> Stored data
Start of Block

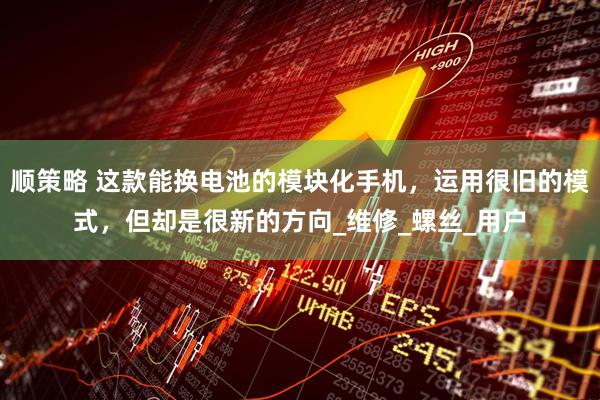 顺策略 这款能换电池的模块化手机，运用很旧的模式，但却是很新的方向_维修_螺丝_用户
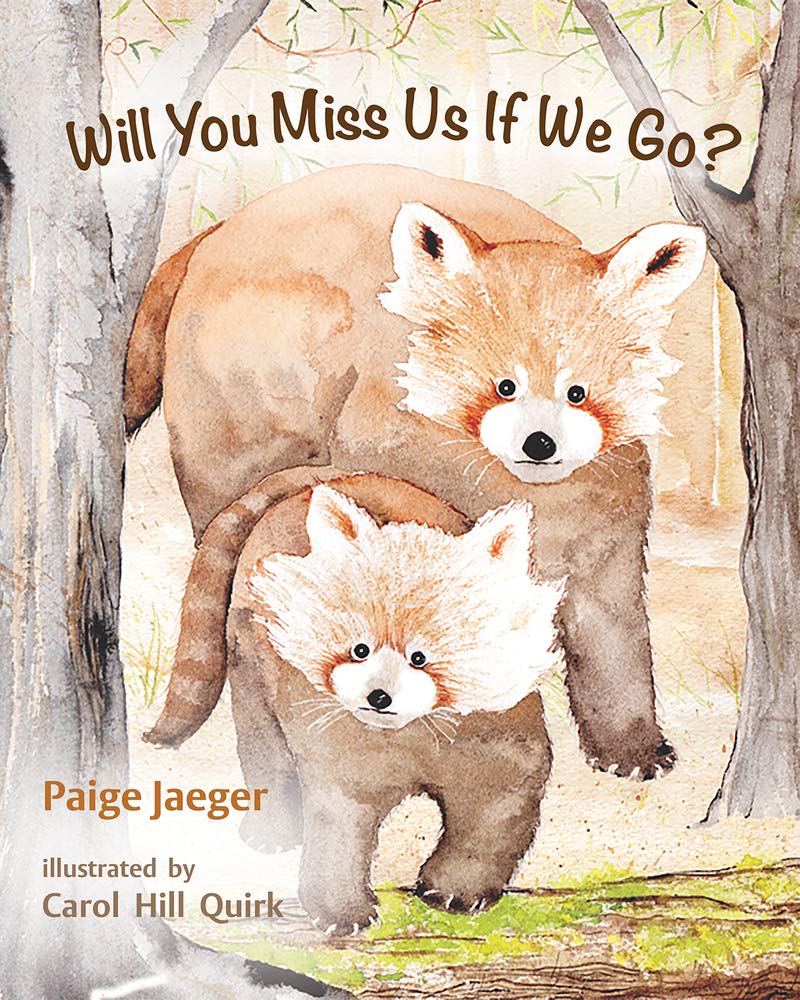 Paige JaegerWill You Miss Us If We Go? (If We're Gone)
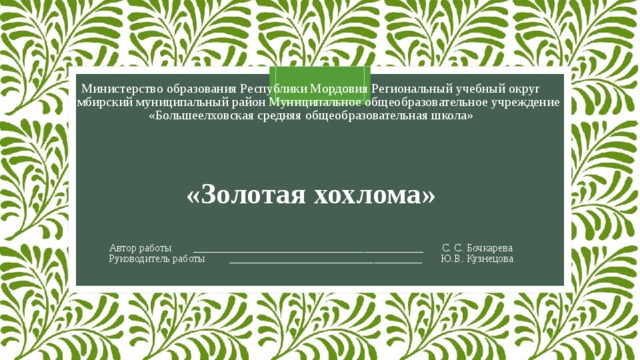  Министерство образования Республики Мордовия Региональный учебный округ  Лямбирский муниципальный район Муниципальное общеобразовательное учреждение «Большеелховская средняя общеобразовательная школа»       «Золотая хохлома»     Автор работы ___________________________________________ C. C. Бочкарева  Руководитель работы ____________________________________ Ю.В. Кузнецова 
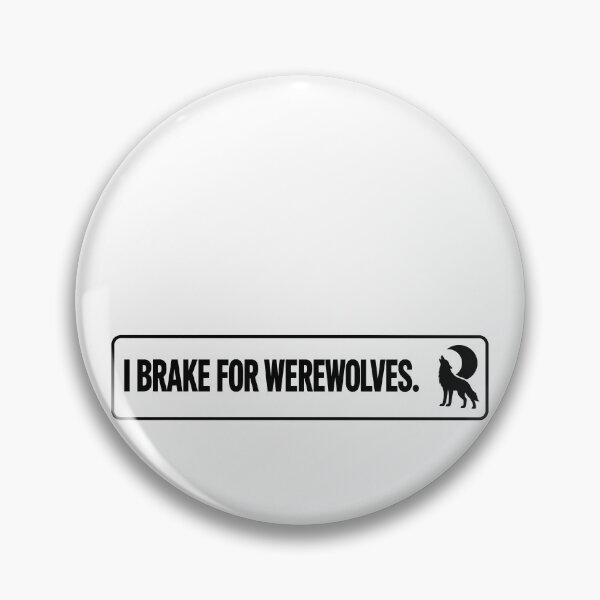 Item preview, BUMPS IN THE ROAD COLLECTION - ⭐ HALLOWEEN EDITION ⭐ - I BRAKE FOR WEREWOLVES. designed and sold by WheelieGdArt.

End of Block

> Aim of the task
Give back exactly the lines from the one containing "Министерство образования Республики" through the last line above, both included, and none of the pictures.

> Result
  Министерство образования Республики Мордовия Региональный учебный округ  Лямбирский муниципальный район Муниципальное общеобразовательное учреждение «Большеелховская средняя общеобразовательная школа»       «Золотая хохлома»     Автор работы ___________________________________________ C. C. Бочкарева  Руководитель работы ____________________________________ Ю.В. Кузнецова 
 Item preview, BUMPS IN THE ROAD COLLECTION - ⭐ HALLOWEEN EDITION ⭐ - I BRAKE FOR WEREWOLVES. designed and sold by WheelieGdArt.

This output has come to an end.